Agradezco la mágnífica traducción que de
“Wood'stown” y de otros cuentos franceses ha realizado para esta sección
Anne-Claire Girod, profesora de Lengua Española en la isla de la Reunión, en el
óceano Índico, y actualmente en comisión de servicios en la isla de Wallis,
Colectividad de Ultramar Francesa, en el océano Pacífico Sur.
Comentario
En
la producción cuentística de Daudet, de carácter preferentemente costumbrista y
de temática tan ligada a Francia, resulta sorprendente este cuento que presenta
una “salida” hacia la fantasía, desligada de la realidad histórica y/o
cotidiana. Con tono épico y ubicándola en una zona ficticia de los Estados
Unidos de Norteamérica, Daudet cuenta una fábula sobre cómo una naturaleza
airada y vengativa reacciona destructivamente contra la industriosa
laboriosidad del hombre. Los dos protagonistas -o “primeros luchadores”- son el
tupido y viejo bosque, arraigado en los humedales próximos al Río Rojo, y una
masa anónima de seres humanos que ha decidido usurparle su territorio. Con
esfuerzo titánico, los hombres talan el bosque y levantan una nueva y
floreciente ciudad de madera. Pero el bosque acecha el trabajo constante de los
usurpadores y, a su modo, él también trabaja haciendo renacer y reverdecer por
todas partes su realidad vegetal, refugio y alimento para todos los animales.

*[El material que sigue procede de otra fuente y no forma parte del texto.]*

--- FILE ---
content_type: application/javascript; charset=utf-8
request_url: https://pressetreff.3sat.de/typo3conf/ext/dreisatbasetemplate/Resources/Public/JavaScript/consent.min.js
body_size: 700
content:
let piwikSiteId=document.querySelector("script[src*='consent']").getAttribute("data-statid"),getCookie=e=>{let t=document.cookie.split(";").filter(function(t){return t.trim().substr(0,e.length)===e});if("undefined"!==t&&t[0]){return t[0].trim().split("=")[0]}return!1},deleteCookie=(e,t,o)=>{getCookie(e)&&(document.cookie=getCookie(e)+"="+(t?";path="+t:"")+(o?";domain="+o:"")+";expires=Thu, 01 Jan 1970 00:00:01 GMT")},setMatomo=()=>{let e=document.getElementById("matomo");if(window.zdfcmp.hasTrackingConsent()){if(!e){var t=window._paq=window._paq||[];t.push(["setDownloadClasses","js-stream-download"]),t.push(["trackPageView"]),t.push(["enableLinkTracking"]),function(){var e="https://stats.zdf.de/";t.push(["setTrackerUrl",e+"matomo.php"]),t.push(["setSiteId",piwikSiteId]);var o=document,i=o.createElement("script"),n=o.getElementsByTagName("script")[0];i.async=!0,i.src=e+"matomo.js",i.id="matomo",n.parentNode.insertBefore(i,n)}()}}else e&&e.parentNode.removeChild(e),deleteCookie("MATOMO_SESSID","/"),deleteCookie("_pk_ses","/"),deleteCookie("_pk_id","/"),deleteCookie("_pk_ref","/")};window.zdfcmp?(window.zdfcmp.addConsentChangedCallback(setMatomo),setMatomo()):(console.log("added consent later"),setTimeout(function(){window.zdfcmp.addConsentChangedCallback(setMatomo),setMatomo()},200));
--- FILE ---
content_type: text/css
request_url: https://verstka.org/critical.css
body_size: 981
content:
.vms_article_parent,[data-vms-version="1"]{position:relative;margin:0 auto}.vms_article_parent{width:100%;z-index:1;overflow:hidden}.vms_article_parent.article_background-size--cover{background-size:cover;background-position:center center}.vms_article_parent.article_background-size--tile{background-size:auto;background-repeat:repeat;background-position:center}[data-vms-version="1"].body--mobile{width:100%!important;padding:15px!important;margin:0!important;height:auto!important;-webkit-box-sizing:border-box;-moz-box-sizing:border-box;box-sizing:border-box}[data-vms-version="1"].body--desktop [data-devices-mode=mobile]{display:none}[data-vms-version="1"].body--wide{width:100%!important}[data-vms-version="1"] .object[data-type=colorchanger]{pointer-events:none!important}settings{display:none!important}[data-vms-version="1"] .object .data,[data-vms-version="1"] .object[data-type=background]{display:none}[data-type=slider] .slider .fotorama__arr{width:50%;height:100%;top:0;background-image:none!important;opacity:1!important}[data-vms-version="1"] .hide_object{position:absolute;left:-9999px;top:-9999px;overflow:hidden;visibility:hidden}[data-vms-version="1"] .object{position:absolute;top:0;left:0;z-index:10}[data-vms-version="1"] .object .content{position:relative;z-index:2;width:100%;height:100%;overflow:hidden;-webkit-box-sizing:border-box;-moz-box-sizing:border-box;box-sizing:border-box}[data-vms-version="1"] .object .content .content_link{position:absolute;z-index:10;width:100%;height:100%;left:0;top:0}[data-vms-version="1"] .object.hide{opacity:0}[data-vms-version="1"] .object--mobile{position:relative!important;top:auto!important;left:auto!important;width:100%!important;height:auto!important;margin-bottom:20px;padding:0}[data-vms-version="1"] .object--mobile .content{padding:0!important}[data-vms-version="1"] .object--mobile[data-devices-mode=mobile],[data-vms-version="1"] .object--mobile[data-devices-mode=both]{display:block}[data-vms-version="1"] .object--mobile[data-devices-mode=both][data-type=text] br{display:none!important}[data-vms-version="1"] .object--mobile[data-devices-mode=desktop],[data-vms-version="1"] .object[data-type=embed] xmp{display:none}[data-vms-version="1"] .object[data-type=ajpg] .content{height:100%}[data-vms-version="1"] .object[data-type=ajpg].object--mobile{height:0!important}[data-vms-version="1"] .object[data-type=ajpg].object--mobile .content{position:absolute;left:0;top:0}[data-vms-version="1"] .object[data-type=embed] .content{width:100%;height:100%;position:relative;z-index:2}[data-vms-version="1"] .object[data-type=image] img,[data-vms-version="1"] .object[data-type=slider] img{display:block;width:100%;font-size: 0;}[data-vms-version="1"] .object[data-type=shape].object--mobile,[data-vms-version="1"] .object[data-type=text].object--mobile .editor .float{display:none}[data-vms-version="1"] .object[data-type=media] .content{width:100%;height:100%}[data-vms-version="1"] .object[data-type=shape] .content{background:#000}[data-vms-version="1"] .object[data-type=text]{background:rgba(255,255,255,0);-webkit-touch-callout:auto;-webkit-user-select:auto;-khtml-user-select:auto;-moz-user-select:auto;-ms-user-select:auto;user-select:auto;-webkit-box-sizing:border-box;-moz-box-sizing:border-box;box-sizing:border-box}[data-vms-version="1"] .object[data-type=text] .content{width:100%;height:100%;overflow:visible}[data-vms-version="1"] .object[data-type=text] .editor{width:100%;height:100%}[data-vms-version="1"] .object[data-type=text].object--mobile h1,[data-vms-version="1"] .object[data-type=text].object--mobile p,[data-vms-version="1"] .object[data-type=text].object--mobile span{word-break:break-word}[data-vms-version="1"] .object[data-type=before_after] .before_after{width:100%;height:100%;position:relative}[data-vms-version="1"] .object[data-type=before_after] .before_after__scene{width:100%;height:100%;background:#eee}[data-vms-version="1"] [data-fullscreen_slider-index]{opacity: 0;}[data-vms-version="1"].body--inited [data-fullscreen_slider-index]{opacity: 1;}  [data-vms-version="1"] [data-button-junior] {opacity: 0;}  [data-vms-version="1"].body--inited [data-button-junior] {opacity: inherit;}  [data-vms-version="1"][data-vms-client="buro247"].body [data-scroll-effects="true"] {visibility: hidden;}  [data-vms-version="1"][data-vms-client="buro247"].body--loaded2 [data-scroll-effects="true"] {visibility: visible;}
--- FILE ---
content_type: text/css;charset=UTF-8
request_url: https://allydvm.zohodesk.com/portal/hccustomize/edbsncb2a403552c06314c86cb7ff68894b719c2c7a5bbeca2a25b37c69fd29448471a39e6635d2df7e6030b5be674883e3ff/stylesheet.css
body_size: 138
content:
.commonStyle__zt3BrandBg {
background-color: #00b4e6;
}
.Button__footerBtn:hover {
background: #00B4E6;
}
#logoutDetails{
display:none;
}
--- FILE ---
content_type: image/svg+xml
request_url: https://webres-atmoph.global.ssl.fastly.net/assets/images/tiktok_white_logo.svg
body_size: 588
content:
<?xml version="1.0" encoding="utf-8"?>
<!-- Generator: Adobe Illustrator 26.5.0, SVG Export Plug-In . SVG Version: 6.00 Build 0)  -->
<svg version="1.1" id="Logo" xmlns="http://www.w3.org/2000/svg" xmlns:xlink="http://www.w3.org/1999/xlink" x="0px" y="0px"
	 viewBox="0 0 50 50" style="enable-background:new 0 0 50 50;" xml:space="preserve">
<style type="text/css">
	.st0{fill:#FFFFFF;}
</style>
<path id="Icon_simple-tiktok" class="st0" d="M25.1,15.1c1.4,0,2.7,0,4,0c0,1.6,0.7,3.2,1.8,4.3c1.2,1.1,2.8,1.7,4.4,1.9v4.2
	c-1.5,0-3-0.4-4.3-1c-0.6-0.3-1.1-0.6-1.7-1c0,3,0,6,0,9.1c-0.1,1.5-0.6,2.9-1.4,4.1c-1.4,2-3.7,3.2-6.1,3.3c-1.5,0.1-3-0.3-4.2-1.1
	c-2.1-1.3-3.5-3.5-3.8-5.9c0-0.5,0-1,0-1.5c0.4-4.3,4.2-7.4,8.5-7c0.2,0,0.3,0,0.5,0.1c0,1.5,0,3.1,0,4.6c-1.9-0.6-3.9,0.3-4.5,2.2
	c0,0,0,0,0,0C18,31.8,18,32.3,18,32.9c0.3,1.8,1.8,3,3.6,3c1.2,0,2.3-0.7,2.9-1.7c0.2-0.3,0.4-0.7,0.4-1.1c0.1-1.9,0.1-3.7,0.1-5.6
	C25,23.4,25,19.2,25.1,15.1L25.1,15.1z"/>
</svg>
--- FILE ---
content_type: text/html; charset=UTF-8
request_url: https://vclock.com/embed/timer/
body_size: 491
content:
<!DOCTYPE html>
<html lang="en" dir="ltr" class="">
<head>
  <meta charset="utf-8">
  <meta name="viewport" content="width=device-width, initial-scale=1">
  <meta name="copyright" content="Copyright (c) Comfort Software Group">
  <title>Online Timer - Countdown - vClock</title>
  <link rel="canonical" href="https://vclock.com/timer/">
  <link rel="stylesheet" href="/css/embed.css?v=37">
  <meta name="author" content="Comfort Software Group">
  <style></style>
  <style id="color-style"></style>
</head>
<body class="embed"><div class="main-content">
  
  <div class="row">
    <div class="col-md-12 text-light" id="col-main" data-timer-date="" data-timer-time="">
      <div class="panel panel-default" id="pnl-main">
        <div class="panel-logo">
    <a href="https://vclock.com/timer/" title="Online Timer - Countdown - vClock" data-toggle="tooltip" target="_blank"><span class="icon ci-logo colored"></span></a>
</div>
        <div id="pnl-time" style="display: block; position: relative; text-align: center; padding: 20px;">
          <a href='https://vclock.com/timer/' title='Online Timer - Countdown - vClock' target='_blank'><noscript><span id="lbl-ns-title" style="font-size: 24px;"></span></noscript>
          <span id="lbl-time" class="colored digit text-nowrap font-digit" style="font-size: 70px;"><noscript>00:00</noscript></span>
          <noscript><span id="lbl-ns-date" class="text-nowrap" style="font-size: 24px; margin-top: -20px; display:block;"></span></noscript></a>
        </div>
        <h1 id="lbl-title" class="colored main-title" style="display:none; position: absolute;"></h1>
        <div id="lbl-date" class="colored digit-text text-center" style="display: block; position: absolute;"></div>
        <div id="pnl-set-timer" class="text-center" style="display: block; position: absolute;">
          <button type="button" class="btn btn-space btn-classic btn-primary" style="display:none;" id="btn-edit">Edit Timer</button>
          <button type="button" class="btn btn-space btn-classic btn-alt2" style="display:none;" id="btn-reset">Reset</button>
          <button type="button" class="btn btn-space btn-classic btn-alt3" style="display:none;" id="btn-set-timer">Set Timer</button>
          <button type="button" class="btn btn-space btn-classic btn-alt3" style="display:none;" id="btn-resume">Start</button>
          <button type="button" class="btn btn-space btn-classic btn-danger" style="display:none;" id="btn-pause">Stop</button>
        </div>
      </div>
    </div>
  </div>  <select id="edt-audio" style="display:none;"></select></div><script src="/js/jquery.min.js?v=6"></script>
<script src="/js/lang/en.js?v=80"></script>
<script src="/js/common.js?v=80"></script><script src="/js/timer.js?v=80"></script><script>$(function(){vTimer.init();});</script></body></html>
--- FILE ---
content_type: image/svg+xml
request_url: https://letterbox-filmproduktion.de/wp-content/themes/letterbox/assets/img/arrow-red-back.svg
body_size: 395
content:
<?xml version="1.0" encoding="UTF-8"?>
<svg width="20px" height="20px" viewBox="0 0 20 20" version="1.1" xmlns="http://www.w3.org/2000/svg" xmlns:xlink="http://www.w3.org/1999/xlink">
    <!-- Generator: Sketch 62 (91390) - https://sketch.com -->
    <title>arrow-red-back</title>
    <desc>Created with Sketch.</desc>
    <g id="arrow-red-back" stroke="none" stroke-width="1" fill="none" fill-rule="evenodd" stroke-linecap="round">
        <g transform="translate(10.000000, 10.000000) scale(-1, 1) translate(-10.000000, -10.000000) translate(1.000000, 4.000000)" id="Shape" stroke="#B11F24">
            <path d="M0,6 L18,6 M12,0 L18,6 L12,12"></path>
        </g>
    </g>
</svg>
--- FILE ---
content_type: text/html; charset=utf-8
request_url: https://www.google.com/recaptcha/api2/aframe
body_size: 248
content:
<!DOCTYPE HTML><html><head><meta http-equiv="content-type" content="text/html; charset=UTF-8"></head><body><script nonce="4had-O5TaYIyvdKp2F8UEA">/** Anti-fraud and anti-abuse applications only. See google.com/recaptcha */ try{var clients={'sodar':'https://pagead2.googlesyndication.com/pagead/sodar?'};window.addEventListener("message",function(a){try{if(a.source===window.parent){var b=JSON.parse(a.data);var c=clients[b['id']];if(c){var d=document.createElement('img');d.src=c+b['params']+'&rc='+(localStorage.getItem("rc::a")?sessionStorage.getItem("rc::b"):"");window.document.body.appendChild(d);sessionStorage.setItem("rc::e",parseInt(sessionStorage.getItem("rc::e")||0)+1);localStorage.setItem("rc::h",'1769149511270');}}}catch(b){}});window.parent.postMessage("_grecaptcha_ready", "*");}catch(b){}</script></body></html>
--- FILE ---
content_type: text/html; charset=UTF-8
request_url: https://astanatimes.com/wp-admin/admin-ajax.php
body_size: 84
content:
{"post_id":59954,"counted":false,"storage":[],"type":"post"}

Tal es el impulso vital del viejo bosque que incluso la madera ya inerme que
sustenta la ciudad, la de vigas, puertas y ventanas, escaleras y muebles,
reverdece, retoña y regresa a su prístina identidad. Y tanto es así que los
pobladores han de abandonar precipitadamente la ciudad, transmutada en verde e
intrincada maraña natural que todo lo invade. La fábula remata con la bella
imagen del navío en que huyen los últimos habitantes, alejándose en el mar y
empenachado por los tres frondosos árboles en que se han convertido sus
mástiles.
El cuento no es tan fantástico como parece
a primera vista. Una atenta mirada a nuestro planeta pone de relieve la
profunda verdad de lo que metafóricamente dice Daudet: no puede lucharse
impunemente contra la Naturaleza, porque, renovándose o desertizándose, la
Tierra se venga siempre de la acción del hombre.